YOUR TASK :: List each line in the entries below that contains the string "shown".
==== GIVEN INFORMATION
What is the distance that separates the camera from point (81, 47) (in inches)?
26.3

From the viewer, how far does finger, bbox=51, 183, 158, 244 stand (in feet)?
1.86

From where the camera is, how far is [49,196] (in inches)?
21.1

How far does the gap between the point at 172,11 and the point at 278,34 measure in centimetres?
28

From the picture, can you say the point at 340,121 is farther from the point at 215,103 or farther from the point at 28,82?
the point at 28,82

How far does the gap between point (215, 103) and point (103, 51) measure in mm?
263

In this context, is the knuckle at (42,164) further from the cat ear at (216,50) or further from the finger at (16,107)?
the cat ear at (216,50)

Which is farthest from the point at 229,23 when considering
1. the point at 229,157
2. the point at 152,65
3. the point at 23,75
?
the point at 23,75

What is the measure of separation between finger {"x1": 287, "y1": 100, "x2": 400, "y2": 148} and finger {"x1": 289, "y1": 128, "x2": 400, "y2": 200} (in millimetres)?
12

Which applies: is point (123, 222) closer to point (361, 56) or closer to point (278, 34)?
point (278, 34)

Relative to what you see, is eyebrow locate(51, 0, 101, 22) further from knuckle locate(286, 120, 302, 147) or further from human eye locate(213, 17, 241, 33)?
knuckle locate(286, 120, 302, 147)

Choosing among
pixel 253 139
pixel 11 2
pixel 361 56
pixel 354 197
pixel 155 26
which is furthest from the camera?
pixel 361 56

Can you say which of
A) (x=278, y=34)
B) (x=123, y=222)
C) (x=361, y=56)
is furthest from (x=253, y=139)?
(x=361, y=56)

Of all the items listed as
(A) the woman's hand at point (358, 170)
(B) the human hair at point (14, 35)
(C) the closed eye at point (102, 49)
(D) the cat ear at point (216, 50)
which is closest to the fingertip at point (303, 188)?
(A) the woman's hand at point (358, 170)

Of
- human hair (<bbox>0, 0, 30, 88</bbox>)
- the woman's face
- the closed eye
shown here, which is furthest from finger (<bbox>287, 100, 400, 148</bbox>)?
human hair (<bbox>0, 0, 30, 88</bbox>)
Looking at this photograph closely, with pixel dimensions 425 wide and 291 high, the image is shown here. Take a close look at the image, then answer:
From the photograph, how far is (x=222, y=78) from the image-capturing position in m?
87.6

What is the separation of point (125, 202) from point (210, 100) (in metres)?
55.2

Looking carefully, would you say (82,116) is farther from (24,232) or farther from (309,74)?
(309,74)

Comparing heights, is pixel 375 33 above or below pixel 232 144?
========
==== GIVEN INFORMATION
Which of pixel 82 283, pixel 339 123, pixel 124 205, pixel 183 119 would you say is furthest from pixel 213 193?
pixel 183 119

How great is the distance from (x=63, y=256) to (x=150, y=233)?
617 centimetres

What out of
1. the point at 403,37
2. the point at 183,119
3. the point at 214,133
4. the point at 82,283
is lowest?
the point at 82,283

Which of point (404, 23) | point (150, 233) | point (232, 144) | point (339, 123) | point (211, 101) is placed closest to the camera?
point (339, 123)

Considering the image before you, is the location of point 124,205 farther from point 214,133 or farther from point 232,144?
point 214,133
========
SOLUTION TO THIS PROBLEM ::
shown here, which is furthest from finger (<bbox>287, 100, 400, 148</bbox>)?
Looking at this photograph closely, with pixel dimensions 425 wide and 291 high, the image is shown here. Take a close look at the image, then answer:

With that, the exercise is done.